■ Problem to solve ■
State how many lines in the entries below contain the string "xmlns", matching case exactly. Reply with the number alone.

** Start Exercise material **

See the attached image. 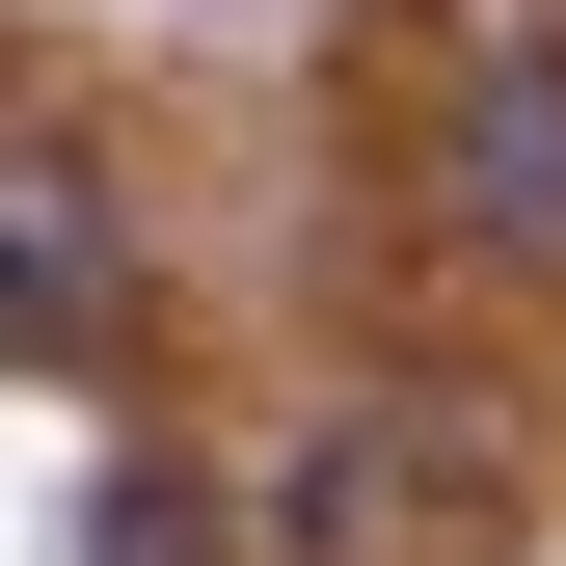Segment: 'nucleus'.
Returning <instances> with one entry per match:
<instances>
[{
  "mask_svg": "<svg viewBox=\"0 0 566 566\" xmlns=\"http://www.w3.org/2000/svg\"><path fill=\"white\" fill-rule=\"evenodd\" d=\"M432 243L459 270H566V28H485L432 82Z\"/></svg>",
  "mask_w": 566,
  "mask_h": 566,
  "instance_id": "obj_1",
  "label": "nucleus"
},
{
  "mask_svg": "<svg viewBox=\"0 0 566 566\" xmlns=\"http://www.w3.org/2000/svg\"><path fill=\"white\" fill-rule=\"evenodd\" d=\"M0 350H108V243H82V189H0Z\"/></svg>",
  "mask_w": 566,
  "mask_h": 566,
  "instance_id": "obj_2",
  "label": "nucleus"
},
{
  "mask_svg": "<svg viewBox=\"0 0 566 566\" xmlns=\"http://www.w3.org/2000/svg\"><path fill=\"white\" fill-rule=\"evenodd\" d=\"M82 566H217V513H189V485H163V459H135V485H108V513H82Z\"/></svg>",
  "mask_w": 566,
  "mask_h": 566,
  "instance_id": "obj_3",
  "label": "nucleus"
}]
</instances>
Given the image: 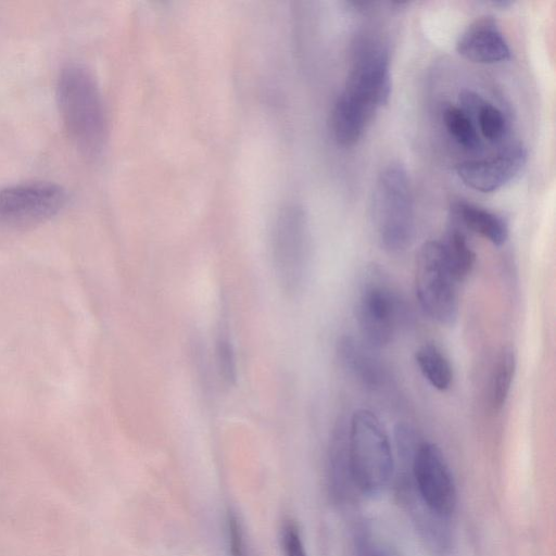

** End Exercise material **

■ Full output ■
3